The approach here is to call avc_get_avd() on isec
initialization/update and upon file open to cache the access vector
decisions at that time for later use upon inode_has_perm and
selinux_inode_permission. So avc_get_avd() is just
avc_has_perm_noaudit() w/o actually checking any specific requested
permissions. Like avc_has_perm_noaudit(), it first tries to look up
the entry in the AVC and only falls back to avc_compute_av() on a
cache miss. avc_get_avd() is not getting called during
selinux_inode_permission itself.

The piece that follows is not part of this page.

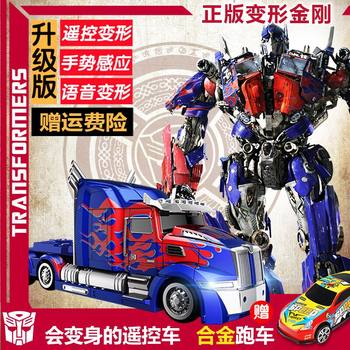 Genuine remote control transformer toy boy Bumblebee Optimus Prime car robot model dinosaur steel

If we don't call avc_compute_av() in
the cache miss case, then we'll have to do so at
selinux_inode_permission and inode_has_perm() time, in which case
we'll pay a higher cost there and that's the more performance-critical
path.
> > diff --git a/security/selinux/ss/services.c b/security/selinux/ss/services.c
> > index f14d1ffe54c5..7353c027c389 100644
> > --- a/security/selinux/ss/services.c
> > +++ b/security/selinux/ss/services.c
> > @@ -1107,7 +1107,8 @@ void security_compute_av(u32 ssid,
> > rcu_read_lock();
> > policy = rcu_dereference(selinux_state.policy);
> > avd_init(policy, avd);
> > - xperms->len = 0;
> > + if (xperms)
> > + xperms->len = 0;
>
> Similar to the comment for avc_xperms_populate(), I wonder if this is
> something we want to check regardless.
Agree, just wasn't needed until this change.